Nearly a decade ago, the Poynette School District began it’s Vision 2020 initiative, which took aim at improving student achievements throughout all aspects in all schools.

At the Sept. 20 School Board meeting, District Administrator Matt Shappell gave a brief presentation on those improvements as a result of changes in curriculum.

When school districts change their curriculum and how things are taught, it takes time, and sometimes districts can pull the plug on the idea too soon.

“Districts usually want immediate changes,” Shappell said.

It has been almost 10 years since the Poynette School District came up with its initiative, to have a better form of education to provide the students its absolute best. What follows is some of the highlights from Shappell’s presentation.

In 2012, the district offered no AP (Advanced Placement) courses, and now 12 are offered. Along the same lines, only 3% of juniors and seniors participated in some form of AP classes in 2012, compared to 44% during the 2020-21 year.

Participation in co-curriculars is also up from 55% in the high school in 2012, to 64% last year. At the middle school level, participation was 59% in 2012, and up to 73% last year.

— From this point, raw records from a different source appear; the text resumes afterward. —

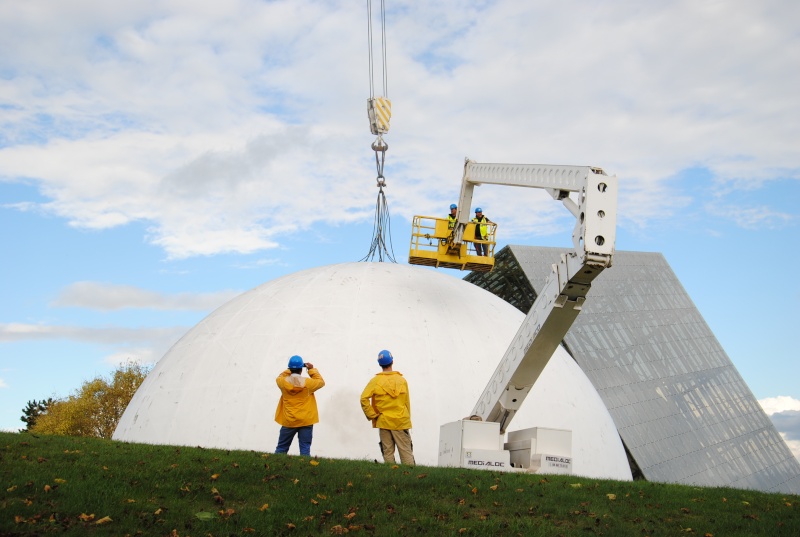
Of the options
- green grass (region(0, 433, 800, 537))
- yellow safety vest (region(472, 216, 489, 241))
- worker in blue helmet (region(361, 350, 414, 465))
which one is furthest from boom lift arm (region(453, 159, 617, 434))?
yellow safety vest (region(472, 216, 489, 241))

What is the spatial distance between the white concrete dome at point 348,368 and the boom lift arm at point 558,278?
2031mm

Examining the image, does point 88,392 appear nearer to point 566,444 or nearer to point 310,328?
point 310,328

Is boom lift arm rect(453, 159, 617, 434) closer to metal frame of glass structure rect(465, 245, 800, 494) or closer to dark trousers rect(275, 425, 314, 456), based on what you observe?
dark trousers rect(275, 425, 314, 456)

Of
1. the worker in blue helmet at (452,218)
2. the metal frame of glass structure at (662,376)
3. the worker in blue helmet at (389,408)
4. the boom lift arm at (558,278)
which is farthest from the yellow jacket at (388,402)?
the metal frame of glass structure at (662,376)

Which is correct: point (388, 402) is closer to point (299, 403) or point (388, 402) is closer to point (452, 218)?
point (299, 403)

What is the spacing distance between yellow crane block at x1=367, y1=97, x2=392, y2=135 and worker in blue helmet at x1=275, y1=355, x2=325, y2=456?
12.6 metres

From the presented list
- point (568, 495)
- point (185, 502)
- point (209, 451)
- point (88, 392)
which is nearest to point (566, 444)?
point (568, 495)

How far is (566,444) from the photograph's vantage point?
15.5 metres

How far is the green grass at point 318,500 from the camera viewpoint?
30.4 ft

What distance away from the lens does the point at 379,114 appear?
2555 centimetres

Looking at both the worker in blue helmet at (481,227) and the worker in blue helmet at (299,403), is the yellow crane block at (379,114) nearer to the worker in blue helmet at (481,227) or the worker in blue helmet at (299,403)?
the worker in blue helmet at (481,227)

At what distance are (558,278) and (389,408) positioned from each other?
3.24m

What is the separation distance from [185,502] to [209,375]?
944 cm

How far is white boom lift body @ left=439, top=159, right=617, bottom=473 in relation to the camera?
1309 cm
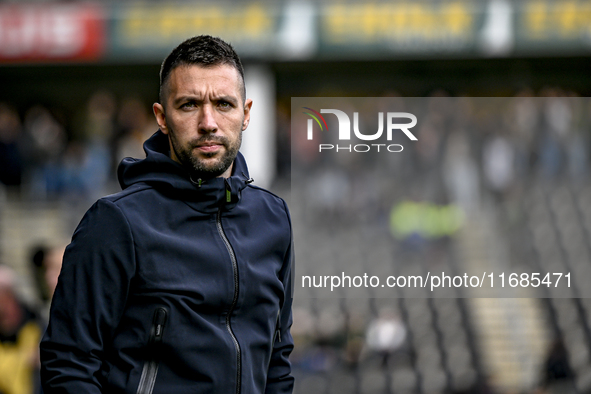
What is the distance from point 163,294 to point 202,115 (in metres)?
0.38

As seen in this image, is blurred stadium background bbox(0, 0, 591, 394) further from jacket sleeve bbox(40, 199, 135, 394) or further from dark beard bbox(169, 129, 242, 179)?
jacket sleeve bbox(40, 199, 135, 394)

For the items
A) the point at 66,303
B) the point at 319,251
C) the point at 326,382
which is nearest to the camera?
the point at 66,303

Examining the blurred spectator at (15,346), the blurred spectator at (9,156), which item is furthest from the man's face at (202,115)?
the blurred spectator at (9,156)

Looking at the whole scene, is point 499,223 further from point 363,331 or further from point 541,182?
point 363,331

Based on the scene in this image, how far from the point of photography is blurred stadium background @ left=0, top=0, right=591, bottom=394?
9.26m

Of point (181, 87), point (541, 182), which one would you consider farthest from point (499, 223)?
point (181, 87)

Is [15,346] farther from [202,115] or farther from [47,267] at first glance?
[202,115]

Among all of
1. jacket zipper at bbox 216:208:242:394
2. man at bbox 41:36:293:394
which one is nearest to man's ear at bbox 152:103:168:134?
man at bbox 41:36:293:394

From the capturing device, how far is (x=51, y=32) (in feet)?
48.7

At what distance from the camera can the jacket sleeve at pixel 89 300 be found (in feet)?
5.15

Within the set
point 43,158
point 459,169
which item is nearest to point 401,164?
point 459,169

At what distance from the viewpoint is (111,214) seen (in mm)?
1628

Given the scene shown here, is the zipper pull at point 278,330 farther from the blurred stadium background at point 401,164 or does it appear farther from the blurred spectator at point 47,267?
the blurred stadium background at point 401,164

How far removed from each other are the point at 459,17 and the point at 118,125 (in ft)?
19.9
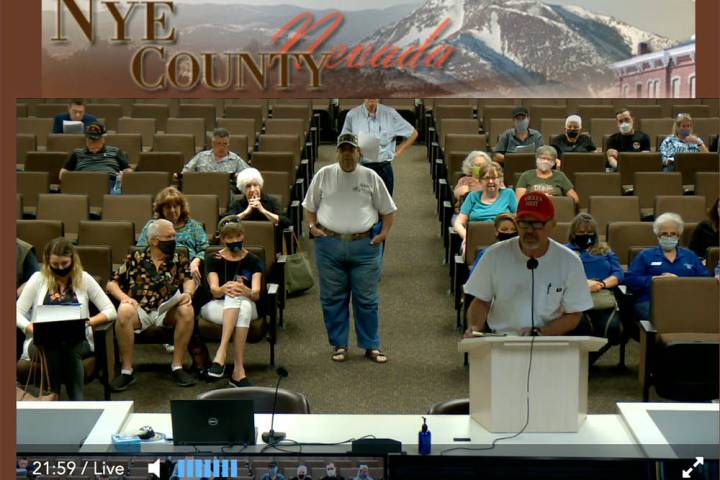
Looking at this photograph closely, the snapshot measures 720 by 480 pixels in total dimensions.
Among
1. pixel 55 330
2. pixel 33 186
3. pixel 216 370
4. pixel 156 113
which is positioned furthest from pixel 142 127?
pixel 55 330

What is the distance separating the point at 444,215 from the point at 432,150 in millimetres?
2838

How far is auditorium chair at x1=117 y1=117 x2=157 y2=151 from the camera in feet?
38.1

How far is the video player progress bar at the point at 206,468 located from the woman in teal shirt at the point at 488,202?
14.4 feet

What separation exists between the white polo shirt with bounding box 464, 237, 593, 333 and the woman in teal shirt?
3247 mm

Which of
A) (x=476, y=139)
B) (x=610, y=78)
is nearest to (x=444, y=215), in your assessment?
(x=476, y=139)

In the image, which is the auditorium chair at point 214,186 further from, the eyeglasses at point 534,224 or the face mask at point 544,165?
the eyeglasses at point 534,224

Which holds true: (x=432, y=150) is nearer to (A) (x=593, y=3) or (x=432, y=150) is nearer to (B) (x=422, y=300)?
(B) (x=422, y=300)

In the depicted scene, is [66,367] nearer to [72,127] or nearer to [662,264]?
[662,264]

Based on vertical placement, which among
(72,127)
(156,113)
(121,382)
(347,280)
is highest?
(156,113)

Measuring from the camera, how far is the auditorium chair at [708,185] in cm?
899

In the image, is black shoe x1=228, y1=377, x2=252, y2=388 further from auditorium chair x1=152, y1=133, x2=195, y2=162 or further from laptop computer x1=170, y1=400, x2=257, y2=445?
auditorium chair x1=152, y1=133, x2=195, y2=162

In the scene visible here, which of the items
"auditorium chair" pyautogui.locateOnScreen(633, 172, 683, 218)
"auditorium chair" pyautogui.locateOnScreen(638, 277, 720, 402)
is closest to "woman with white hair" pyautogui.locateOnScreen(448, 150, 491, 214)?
"auditorium chair" pyautogui.locateOnScreen(633, 172, 683, 218)

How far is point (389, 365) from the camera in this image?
711 centimetres

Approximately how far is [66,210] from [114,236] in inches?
36.5
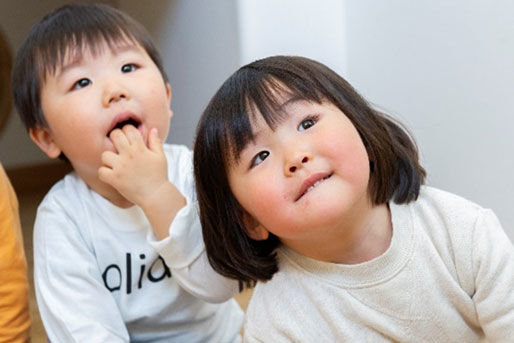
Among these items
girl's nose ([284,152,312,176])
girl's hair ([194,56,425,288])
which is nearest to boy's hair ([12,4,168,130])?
girl's hair ([194,56,425,288])

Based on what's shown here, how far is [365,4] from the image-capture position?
4.06ft

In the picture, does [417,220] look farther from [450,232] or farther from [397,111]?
[397,111]

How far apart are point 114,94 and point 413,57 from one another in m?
0.49

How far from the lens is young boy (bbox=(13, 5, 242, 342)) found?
0.88 m

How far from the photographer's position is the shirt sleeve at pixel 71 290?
2.89ft

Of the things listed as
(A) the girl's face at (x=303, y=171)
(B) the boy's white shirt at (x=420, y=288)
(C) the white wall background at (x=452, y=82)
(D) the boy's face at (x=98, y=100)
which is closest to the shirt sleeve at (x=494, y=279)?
(B) the boy's white shirt at (x=420, y=288)

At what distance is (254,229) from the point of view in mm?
822

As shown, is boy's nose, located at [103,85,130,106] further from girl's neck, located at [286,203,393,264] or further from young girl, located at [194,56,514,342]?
girl's neck, located at [286,203,393,264]

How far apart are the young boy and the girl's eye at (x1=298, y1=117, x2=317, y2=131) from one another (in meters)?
0.20

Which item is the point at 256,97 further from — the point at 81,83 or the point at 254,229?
the point at 81,83

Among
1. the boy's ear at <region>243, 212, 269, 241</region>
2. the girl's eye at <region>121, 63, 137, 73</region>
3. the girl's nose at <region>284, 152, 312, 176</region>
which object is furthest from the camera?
the girl's eye at <region>121, 63, 137, 73</region>

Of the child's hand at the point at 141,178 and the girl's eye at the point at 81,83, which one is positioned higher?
the girl's eye at the point at 81,83

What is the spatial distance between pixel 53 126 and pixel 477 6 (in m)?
0.58

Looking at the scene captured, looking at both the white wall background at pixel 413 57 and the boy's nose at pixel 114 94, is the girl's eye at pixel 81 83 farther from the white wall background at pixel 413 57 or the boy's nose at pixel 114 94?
the white wall background at pixel 413 57
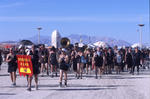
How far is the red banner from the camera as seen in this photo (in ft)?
41.2

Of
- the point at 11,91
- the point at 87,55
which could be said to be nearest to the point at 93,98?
the point at 11,91

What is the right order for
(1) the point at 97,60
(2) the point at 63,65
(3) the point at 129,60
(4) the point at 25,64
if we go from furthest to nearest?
1. (3) the point at 129,60
2. (1) the point at 97,60
3. (2) the point at 63,65
4. (4) the point at 25,64

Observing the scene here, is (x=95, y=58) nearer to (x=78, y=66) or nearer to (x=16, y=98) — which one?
(x=78, y=66)

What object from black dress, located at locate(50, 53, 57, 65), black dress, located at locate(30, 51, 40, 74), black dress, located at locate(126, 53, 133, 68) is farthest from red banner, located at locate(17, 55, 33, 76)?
black dress, located at locate(126, 53, 133, 68)

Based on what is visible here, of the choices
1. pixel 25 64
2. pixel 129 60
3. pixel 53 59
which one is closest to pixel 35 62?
pixel 25 64

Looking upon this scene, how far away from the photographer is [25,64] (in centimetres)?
1295

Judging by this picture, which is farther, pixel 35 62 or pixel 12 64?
pixel 12 64

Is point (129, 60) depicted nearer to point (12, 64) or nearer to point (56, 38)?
point (12, 64)

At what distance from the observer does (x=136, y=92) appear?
12.6 metres

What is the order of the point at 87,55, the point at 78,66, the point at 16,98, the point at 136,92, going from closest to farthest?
the point at 16,98, the point at 136,92, the point at 78,66, the point at 87,55

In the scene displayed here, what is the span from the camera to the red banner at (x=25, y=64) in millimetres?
12570

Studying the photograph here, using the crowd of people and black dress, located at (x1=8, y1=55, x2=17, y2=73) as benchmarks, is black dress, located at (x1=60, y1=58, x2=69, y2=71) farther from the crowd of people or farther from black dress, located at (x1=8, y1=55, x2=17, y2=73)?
black dress, located at (x1=8, y1=55, x2=17, y2=73)

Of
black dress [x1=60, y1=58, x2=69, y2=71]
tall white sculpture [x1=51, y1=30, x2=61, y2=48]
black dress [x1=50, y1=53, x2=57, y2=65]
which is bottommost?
black dress [x1=60, y1=58, x2=69, y2=71]

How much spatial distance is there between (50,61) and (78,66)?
192 centimetres
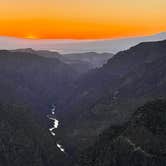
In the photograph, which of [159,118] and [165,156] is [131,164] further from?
[159,118]

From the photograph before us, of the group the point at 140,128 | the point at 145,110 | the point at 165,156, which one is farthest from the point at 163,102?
the point at 165,156

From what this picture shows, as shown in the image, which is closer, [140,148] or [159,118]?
[140,148]

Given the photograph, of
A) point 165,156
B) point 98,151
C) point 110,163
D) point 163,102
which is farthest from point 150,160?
point 163,102

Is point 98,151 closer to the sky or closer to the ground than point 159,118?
closer to the ground

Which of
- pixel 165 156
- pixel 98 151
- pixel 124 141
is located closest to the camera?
pixel 165 156

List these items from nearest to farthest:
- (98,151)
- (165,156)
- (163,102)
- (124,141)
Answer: (165,156)
(124,141)
(98,151)
(163,102)

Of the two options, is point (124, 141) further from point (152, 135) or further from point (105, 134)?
point (105, 134)
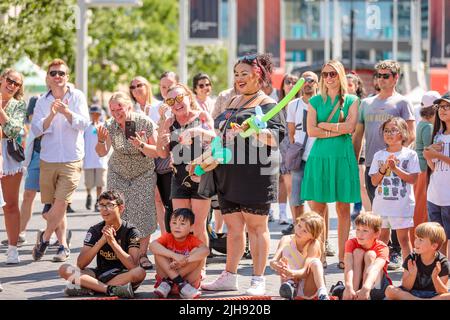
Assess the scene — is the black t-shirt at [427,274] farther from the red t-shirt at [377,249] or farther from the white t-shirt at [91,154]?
the white t-shirt at [91,154]

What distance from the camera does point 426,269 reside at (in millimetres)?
8180

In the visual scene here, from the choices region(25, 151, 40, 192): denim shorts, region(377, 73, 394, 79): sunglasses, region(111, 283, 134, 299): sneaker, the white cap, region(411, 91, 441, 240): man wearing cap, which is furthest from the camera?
region(25, 151, 40, 192): denim shorts

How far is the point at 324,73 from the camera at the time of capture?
33.0 feet

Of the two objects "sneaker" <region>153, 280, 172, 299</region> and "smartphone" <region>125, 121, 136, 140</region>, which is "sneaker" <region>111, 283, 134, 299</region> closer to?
"sneaker" <region>153, 280, 172, 299</region>

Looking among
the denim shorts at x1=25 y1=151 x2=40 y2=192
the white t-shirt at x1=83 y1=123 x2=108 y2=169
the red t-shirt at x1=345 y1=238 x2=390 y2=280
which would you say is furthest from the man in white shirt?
the white t-shirt at x1=83 y1=123 x2=108 y2=169

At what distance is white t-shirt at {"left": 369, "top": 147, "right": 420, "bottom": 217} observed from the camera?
993 centimetres

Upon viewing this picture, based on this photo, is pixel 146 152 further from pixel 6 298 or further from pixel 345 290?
pixel 345 290

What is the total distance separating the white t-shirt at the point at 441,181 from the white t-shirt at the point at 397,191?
29 centimetres

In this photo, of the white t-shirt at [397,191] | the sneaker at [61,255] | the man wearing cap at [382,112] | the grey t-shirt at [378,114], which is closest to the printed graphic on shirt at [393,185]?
the white t-shirt at [397,191]

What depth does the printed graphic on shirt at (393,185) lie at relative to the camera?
9.94 meters

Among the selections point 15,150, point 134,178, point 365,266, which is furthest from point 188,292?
point 15,150

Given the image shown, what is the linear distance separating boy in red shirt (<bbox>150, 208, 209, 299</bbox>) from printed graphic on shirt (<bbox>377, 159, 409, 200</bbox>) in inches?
79.1

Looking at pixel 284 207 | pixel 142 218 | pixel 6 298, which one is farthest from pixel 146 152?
pixel 284 207

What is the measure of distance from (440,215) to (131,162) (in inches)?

In 2012, 75% of Poynette High School graduates attending MATC needed some form of remedial course in college — which does not count as a college credit. Last year, the number was down to 25% of graduates at MATC needing a remedial course.

Proficiency in all schools in math and reading have also increased over the last eight years.

Shappell noted that the administration requests that the district continues with their goal statements for another year. The goals are — increase student literacy achievement in all its forms; increase student achievement in measurable 21st century skills; and increase leadership and collaborative opportunities within a systemic professional development model.

In other news, the Board approved the first reading of the job description for the Mental Health Navigator position that the district is now seeking. The new position is in relation to the district receiving a grant for nearly $75,000 for each of the next two years to improve mental health across the district — 50% of the position will be paid from grant funds.

Shappell said hiring the position will have “no, or very little impact” to the overall budget.

Director of Student Services David Fischer said that the ideal candidate would have a degree in social work, psychology or related field. The goal is to have the position be a constant in the district, long after the two-year grant period ends.

“This will be a benefit for years to come,” Fischer said.

Board approves agreement between district, MacKenzie Center

The Board approved a Memorandum of Understanding (MOU) between the district and the Wisconsin DNR — owners of the MacKenzie Environmental Center, which will provide a source for outdoor classrooms for all grade levels.

The MOU states that the MacKenzie Center will collaborate with the school district, providing outdoor/extended classrooms, at a discounted rate.

Per the MOU, “The WDNR agrees to provide education services to the School District of Poynette as outlined in the MacKenzie Center Program Offerings, and by request. The School District of Poynette agrees to pay the WDNR MacKenzie Center per service at a 35% discounted rate, and all standard deposit fees will be waived. There will be no cost for program and curriculum development or outreach visits to the schools of the Poynette District.”

Shappell added, “The MOU is pretty open, with MacKenzie Center pretty much saying whenever we want come, we can.”

Overnight field trip

The Board approved an overnight field trip for the FFA students to attend the National FFA Convention from Oct. 26-30 in Indianapolis.

There will be 10 students going with five FFA Advisors, including Kessa LeBlanc and the rest of the high school group.

The cost is $350 per students, and all students will adhere to all COVID-19 protocols during the trip. The goals of the trip are to help students build 21st century skills, as the National FFA Convention allows students to develop leadership, personal growth and career success.

Co-curricular role now a paid position

The Board approved that two advisors for the Gay-Straight Alliance at the high school will now be paid positions. The rate is for an additional 1% of their yearly salary, which equates to about $391 for the year per advisor.

Shappell noted that the positions are some of the last club advisors not getting paid, as the district usually has an initial period of not paying advisors to see if the clubs “have legs” and will grow.

Construction update

Construction is nearing completion across the district schools.

“Things are going real well, we’re just about done,” Shappell said. “I’ll be happy when it’s done. … There’s been significant changes to the district to just about every aspect of the teachers’ and kids’ lives.”

It was noted by Clerk Randy Tomlinson, who also sits on the Facilities Committee that some of the indoor furniture is arriving, while other pieces won’t be in until December. Also, 80% of the outdoor furniture was delivered damage. The pieces are usable, but will have replacements sent.

Also, the floor to the STEAM room was installed incorrectly. Over winter break, machines will be moved and the floor will be redone. Shappell noted that the floor is under warranty.

Personnel update

The Board approved Elementary School Principal Jay Hausser and Curriculum Specialist Anna Velazguez stepping down as Summer School Principals only.

In other personnel news, the district hired Aaron Wells has a custodian and accepted the resignation of Jenny Drews in food service. Two co-curricular/coaching/advisors were hired — Christy Hellmich for Hope Squad and Kessa LaBlanc as eighth grade volleyball coach.

Currently the only opening for the district is for one more full-time custodian.